If you love the idea of couch surfing, take it to the next level with a Costa Rican homestay. Live with a local family and for a very reasonable rate – around $15-$20 per day – you’ll receive a private room, two meals daily, and weekly laundry service. In addition to being very economical, homestays are a great introduction to Costa Rican culture, the country’s best crash course in the Spanish language, and an excellent way to make lasting friendships. Keep in mind that you’ll be sharing your family’s home, so there may be rules governing general cleanup, opposite-sex sleepovers, and noise levels.
House or Pet Sitting
When expats leave the country for extended periods, they often contract house and pet sitters to watch over their home and furry family members. Get involved in online expat communities, like Yahoo groups or Costa Rica forums, and advertise your housesitting services. If you have experience, mention it. You may find reduced-rent situations, free housesitting, or even paid gigs depending on the skills required and household responsibilities.
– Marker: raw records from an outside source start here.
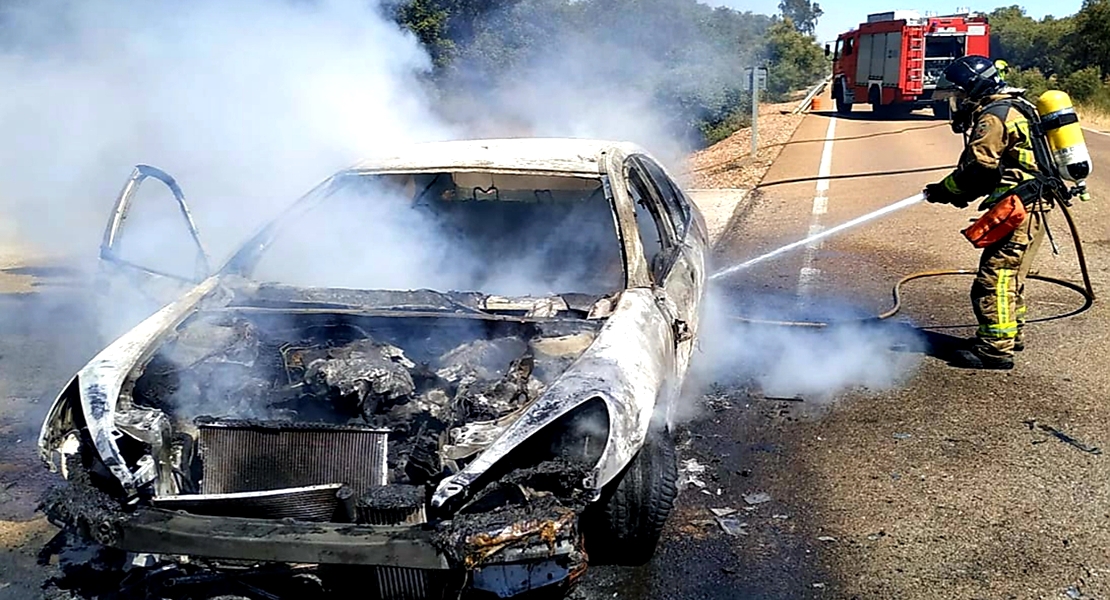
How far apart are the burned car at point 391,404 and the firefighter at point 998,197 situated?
6.27ft

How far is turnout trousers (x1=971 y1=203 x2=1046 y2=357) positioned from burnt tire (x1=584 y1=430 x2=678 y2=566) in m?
2.94

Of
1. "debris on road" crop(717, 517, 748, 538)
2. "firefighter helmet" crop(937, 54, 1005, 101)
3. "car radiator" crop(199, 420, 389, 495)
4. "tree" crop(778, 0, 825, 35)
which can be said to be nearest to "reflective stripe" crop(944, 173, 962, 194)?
"firefighter helmet" crop(937, 54, 1005, 101)

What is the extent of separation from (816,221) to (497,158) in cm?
663

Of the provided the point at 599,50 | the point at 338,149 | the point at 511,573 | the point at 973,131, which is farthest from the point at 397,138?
the point at 599,50

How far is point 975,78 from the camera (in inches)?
229

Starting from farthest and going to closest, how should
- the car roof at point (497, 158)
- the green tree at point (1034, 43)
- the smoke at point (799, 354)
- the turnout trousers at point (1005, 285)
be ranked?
1. the green tree at point (1034, 43)
2. the turnout trousers at point (1005, 285)
3. the smoke at point (799, 354)
4. the car roof at point (497, 158)

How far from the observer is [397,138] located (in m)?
8.47

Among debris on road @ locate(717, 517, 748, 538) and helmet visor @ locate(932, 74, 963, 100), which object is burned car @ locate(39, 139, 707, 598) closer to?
debris on road @ locate(717, 517, 748, 538)

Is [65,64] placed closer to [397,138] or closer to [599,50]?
[397,138]

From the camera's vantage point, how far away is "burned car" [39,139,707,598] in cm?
293

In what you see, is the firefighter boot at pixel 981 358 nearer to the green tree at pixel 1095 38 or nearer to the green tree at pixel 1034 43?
the green tree at pixel 1095 38

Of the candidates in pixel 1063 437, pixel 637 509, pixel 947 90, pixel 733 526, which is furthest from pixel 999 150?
pixel 637 509

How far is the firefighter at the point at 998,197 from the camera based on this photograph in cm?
563

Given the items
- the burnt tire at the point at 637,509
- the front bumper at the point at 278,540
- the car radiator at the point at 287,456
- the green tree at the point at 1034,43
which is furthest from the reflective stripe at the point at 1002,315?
the green tree at the point at 1034,43
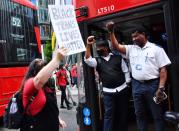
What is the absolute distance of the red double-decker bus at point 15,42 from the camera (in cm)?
1012

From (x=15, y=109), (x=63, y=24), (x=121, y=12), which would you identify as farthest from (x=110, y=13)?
(x=15, y=109)

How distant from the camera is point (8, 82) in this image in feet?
33.5

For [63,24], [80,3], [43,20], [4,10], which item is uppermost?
[43,20]

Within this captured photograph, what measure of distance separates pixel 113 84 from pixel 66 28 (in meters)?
1.50

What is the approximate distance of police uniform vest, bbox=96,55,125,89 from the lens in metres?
5.77

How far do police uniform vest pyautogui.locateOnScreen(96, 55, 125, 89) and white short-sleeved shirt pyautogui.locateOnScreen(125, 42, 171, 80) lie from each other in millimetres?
590

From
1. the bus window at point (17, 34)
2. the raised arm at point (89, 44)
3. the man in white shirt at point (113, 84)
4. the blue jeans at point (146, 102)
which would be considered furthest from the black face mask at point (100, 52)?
the bus window at point (17, 34)

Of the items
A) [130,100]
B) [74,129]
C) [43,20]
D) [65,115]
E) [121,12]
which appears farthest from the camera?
[43,20]

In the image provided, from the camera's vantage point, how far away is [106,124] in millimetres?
5609

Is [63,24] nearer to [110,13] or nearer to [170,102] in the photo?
[110,13]

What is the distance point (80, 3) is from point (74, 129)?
14.2ft

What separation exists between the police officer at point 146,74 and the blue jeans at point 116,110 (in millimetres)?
548

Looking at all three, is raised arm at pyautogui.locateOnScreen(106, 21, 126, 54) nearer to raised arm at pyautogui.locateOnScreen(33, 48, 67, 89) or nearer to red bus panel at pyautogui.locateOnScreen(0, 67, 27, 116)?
raised arm at pyautogui.locateOnScreen(33, 48, 67, 89)

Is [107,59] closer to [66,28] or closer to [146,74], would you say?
[146,74]
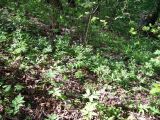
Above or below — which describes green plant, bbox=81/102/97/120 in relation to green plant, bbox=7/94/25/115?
below

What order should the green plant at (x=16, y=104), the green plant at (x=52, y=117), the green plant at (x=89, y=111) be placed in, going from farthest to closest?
the green plant at (x=89, y=111), the green plant at (x=52, y=117), the green plant at (x=16, y=104)

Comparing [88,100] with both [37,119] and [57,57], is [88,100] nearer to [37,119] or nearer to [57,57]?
[37,119]

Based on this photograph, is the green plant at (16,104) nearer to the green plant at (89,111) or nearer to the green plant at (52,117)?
the green plant at (52,117)

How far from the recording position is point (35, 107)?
21.9 feet

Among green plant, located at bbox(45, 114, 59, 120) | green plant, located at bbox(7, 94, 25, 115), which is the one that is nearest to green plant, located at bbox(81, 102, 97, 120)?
green plant, located at bbox(45, 114, 59, 120)

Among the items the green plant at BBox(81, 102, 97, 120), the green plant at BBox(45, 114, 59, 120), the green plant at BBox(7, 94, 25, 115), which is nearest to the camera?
the green plant at BBox(7, 94, 25, 115)

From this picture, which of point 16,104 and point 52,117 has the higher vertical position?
point 16,104

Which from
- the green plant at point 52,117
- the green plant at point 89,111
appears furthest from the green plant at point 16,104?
the green plant at point 89,111

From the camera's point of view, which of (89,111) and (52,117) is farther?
(89,111)

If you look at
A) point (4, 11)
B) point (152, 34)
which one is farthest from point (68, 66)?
point (152, 34)

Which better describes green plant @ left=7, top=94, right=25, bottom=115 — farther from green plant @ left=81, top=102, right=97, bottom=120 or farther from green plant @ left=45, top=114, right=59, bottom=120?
green plant @ left=81, top=102, right=97, bottom=120

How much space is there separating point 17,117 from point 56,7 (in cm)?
867

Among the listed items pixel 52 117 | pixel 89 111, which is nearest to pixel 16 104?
pixel 52 117

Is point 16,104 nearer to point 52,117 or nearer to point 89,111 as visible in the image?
point 52,117
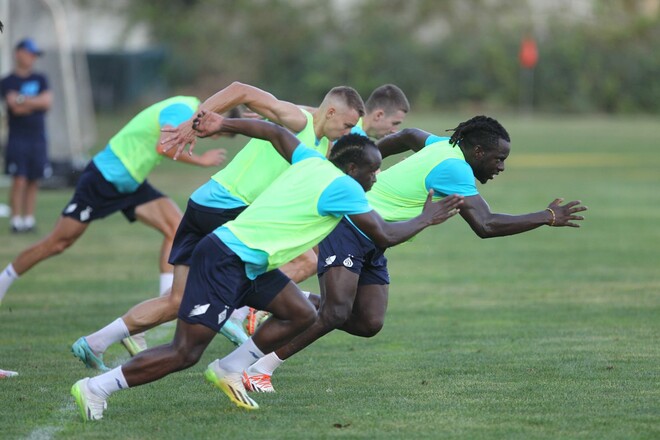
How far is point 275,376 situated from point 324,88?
5444 cm

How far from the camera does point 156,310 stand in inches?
331

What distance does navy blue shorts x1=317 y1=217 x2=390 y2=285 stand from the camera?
8.24 meters

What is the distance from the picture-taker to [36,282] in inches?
533

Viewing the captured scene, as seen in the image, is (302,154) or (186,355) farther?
(302,154)

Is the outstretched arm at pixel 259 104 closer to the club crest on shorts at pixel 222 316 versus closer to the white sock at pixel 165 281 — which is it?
the club crest on shorts at pixel 222 316

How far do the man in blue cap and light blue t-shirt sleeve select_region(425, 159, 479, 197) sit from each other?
10650 mm

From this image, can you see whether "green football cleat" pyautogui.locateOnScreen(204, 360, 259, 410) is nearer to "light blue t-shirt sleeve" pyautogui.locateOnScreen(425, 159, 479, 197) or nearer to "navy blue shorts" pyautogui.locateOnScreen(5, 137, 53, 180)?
"light blue t-shirt sleeve" pyautogui.locateOnScreen(425, 159, 479, 197)

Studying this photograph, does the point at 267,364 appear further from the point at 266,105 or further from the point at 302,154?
the point at 266,105

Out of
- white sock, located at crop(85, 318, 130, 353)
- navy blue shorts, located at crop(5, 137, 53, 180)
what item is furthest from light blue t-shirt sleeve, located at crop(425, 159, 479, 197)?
navy blue shorts, located at crop(5, 137, 53, 180)

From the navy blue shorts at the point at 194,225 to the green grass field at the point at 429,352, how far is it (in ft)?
2.84

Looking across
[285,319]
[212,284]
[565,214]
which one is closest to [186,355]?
[212,284]

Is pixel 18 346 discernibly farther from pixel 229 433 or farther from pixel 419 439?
pixel 419 439

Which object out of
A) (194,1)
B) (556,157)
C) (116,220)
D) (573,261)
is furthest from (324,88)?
(573,261)

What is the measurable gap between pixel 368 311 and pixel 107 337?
1748 mm
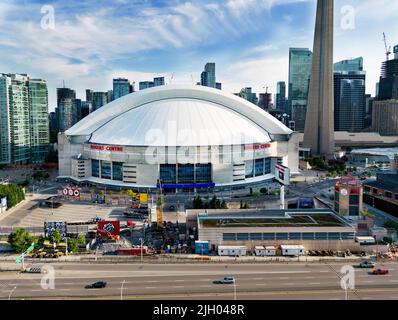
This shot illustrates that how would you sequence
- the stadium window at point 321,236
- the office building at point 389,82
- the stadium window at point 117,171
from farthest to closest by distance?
the office building at point 389,82, the stadium window at point 117,171, the stadium window at point 321,236

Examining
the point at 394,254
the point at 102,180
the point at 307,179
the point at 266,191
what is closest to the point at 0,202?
the point at 102,180

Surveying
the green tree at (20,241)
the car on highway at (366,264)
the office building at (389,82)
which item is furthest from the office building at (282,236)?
the office building at (389,82)

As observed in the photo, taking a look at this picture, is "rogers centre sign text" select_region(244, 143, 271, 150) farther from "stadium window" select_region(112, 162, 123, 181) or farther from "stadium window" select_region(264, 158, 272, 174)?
"stadium window" select_region(112, 162, 123, 181)

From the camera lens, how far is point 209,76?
180250 mm

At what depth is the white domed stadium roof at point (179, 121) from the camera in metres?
56.5

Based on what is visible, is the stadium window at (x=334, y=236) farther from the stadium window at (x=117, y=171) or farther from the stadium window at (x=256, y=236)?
the stadium window at (x=117, y=171)

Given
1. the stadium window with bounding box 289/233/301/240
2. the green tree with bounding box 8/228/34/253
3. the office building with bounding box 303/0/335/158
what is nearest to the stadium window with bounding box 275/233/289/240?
the stadium window with bounding box 289/233/301/240

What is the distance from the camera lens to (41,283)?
24047 millimetres

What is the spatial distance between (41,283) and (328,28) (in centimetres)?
8120

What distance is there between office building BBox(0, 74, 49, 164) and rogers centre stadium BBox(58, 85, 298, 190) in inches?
1065

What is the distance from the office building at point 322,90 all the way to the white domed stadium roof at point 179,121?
86.4 feet

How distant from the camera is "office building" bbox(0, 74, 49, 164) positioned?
3172 inches

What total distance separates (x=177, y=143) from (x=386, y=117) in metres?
117

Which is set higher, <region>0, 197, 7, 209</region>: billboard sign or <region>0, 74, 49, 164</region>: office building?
<region>0, 74, 49, 164</region>: office building
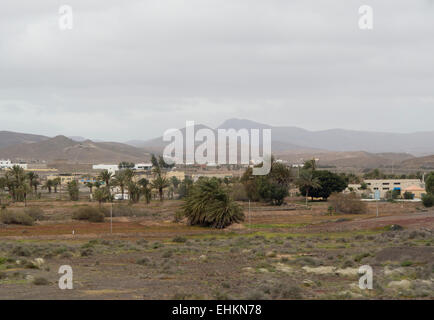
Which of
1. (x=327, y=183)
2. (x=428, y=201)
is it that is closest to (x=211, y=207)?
(x=428, y=201)

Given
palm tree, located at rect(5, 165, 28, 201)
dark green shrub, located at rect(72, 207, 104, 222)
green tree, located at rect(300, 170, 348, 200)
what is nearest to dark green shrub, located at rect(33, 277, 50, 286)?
dark green shrub, located at rect(72, 207, 104, 222)

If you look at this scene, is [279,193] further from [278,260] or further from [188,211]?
[278,260]

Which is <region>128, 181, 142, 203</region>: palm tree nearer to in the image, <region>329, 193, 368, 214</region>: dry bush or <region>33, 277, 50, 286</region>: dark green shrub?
<region>329, 193, 368, 214</region>: dry bush

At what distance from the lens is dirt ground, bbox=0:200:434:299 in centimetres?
2019

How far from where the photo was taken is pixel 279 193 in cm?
9238

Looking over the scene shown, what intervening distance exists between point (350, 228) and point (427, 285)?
101 ft

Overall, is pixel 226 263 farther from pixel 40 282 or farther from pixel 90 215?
pixel 90 215

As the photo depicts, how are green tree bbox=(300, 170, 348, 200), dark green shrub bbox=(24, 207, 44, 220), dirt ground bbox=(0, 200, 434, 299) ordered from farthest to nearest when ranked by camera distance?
green tree bbox=(300, 170, 348, 200), dark green shrub bbox=(24, 207, 44, 220), dirt ground bbox=(0, 200, 434, 299)

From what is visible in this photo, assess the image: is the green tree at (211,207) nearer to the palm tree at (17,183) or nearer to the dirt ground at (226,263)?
the dirt ground at (226,263)

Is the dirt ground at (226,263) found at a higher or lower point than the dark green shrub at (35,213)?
lower

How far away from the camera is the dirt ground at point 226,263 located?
66.2 feet

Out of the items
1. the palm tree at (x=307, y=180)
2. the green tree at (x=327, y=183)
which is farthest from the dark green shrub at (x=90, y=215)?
the green tree at (x=327, y=183)

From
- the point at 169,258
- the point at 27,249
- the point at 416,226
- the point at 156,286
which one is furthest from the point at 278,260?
the point at 416,226

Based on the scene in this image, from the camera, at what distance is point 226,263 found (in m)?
30.5
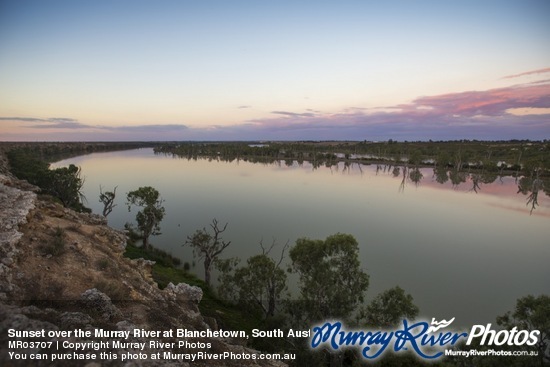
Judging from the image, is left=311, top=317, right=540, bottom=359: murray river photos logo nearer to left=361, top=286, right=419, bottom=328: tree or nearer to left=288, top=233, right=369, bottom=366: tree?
left=361, top=286, right=419, bottom=328: tree

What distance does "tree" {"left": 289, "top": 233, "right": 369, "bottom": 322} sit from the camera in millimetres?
15531

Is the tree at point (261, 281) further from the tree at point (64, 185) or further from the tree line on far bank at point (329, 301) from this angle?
the tree at point (64, 185)

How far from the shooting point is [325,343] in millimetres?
13211

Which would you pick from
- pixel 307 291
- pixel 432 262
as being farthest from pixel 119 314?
pixel 432 262

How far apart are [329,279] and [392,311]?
340 cm

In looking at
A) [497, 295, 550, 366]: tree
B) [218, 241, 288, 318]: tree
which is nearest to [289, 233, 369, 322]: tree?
[218, 241, 288, 318]: tree

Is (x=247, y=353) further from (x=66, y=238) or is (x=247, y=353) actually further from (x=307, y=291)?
(x=66, y=238)

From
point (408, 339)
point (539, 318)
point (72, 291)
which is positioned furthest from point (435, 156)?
point (72, 291)

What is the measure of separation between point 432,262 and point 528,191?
5074cm

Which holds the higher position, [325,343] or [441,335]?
[441,335]

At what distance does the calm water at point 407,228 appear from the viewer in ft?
70.8

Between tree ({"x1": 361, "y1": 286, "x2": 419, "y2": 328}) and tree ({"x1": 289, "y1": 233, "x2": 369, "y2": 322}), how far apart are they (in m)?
1.14

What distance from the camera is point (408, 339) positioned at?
12.5 meters

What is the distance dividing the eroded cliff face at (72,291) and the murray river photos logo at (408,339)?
381 centimetres
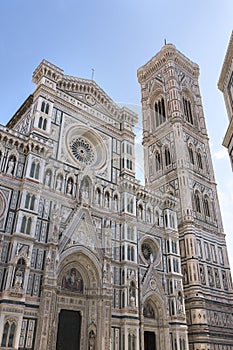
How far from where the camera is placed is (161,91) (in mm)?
36156

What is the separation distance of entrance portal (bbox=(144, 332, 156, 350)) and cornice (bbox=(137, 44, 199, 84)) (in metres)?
28.9

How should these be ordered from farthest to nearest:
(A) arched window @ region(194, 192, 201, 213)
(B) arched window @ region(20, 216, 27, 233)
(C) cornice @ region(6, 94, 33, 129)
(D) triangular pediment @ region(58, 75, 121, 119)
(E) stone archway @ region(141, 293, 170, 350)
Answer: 1. (A) arched window @ region(194, 192, 201, 213)
2. (D) triangular pediment @ region(58, 75, 121, 119)
3. (C) cornice @ region(6, 94, 33, 129)
4. (E) stone archway @ region(141, 293, 170, 350)
5. (B) arched window @ region(20, 216, 27, 233)

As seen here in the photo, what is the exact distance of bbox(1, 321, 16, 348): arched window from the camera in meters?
13.8

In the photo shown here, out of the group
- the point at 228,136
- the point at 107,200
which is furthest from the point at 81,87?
the point at 228,136

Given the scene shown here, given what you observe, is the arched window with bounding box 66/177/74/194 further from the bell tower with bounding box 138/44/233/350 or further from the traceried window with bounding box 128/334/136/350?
the bell tower with bounding box 138/44/233/350

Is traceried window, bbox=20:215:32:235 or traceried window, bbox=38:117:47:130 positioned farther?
traceried window, bbox=38:117:47:130

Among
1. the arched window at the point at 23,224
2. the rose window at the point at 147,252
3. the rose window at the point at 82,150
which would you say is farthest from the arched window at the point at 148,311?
the rose window at the point at 82,150

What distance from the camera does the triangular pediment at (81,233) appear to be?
1812cm

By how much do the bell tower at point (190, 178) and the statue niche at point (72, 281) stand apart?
940 centimetres

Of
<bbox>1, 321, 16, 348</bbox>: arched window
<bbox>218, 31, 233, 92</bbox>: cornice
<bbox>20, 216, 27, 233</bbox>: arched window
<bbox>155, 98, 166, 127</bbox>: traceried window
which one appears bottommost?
<bbox>1, 321, 16, 348</bbox>: arched window


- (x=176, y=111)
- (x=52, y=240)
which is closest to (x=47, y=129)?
(x=52, y=240)

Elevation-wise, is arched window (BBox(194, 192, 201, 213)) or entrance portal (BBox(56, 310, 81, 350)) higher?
arched window (BBox(194, 192, 201, 213))

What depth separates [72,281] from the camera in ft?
59.4

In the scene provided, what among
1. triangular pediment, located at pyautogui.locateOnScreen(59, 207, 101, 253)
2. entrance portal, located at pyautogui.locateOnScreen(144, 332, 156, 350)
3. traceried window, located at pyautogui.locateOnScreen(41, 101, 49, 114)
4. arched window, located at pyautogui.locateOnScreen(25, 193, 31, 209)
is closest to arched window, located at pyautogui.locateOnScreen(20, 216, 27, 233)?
arched window, located at pyautogui.locateOnScreen(25, 193, 31, 209)
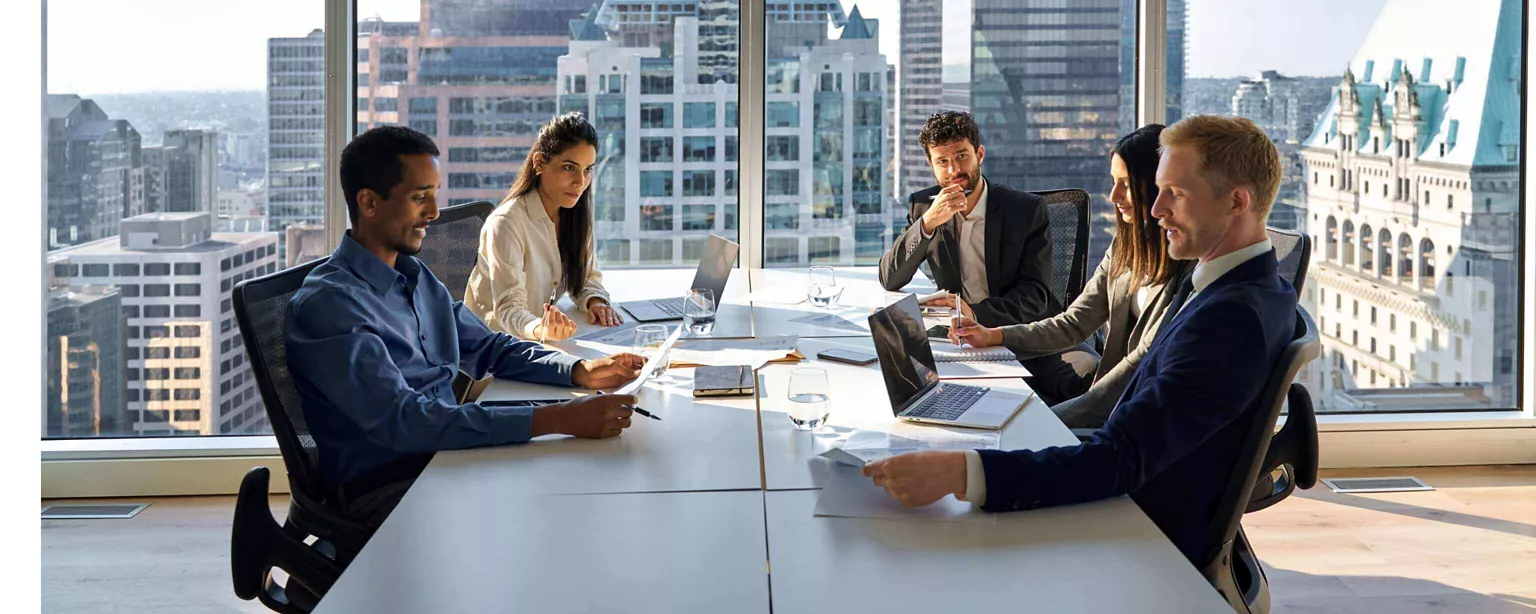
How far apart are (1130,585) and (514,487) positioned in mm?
950

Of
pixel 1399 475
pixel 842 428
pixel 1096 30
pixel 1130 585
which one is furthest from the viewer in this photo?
pixel 1096 30

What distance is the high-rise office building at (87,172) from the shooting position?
432cm

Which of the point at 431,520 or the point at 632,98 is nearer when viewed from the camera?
the point at 431,520

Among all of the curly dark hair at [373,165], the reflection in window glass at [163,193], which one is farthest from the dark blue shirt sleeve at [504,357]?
the reflection in window glass at [163,193]

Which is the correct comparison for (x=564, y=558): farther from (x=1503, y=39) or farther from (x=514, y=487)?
(x=1503, y=39)

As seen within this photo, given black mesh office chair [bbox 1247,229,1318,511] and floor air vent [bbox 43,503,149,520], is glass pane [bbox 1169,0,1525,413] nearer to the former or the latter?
black mesh office chair [bbox 1247,229,1318,511]

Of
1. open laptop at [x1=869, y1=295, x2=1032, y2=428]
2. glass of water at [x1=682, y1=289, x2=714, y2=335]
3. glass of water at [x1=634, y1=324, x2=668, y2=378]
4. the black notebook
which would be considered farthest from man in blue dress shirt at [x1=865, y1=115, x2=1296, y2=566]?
glass of water at [x1=682, y1=289, x2=714, y2=335]

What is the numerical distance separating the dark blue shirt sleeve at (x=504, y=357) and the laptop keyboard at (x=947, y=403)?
78 centimetres

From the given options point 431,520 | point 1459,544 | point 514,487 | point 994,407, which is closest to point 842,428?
point 994,407

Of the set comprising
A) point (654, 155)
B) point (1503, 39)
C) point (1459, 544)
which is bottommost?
point (1459, 544)

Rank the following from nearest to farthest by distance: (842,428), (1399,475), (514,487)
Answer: (514,487) → (842,428) → (1399,475)

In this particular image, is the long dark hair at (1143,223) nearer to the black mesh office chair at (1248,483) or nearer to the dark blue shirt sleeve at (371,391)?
the black mesh office chair at (1248,483)

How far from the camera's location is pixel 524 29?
15.4ft

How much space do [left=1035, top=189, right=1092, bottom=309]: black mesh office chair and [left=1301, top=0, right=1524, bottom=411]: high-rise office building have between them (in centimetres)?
116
If you’re having trouble finding a job, check out international housesitting websites; the annual membership fee is less than one night’s hotel stay, making this a good investment in future lodging.
If you’re leaving a house behind to set out on your Costa Rican adventure, house swapping may be for you. In exchange for a week or more at your home, you’ll swap keys with a Costa Rican homeowner. This is a wonderful way to explore local neighborhoods and get a feeling for living on your own in Costa Rica. Several international house swapping websites exist, and Craigslist also has a free swapping section.
Like aparthotels, short-term house rentals come fully equipped with almost everything you need to live comfortably. Vacation rental websites brim with weekly rentals, while online classifieds can point you to monthly commitments. In general, vacation rentals are more upscale, while a monthly rental will net you a better deal, as low as $15+ per day, often including high-speed Internet and cable TV.
Costa Rica’s national parks and private reserves offer a wide variety of volunteer opportunities. Help with park maintenance, turtle research, orphaned animal care, beach cleanup, trail creation and other essential activities. For a very reasonable rate, usually $10-$40/day, you’ll be treated to room and board, volunteer training, and a unique experience that doubles as a resume builder.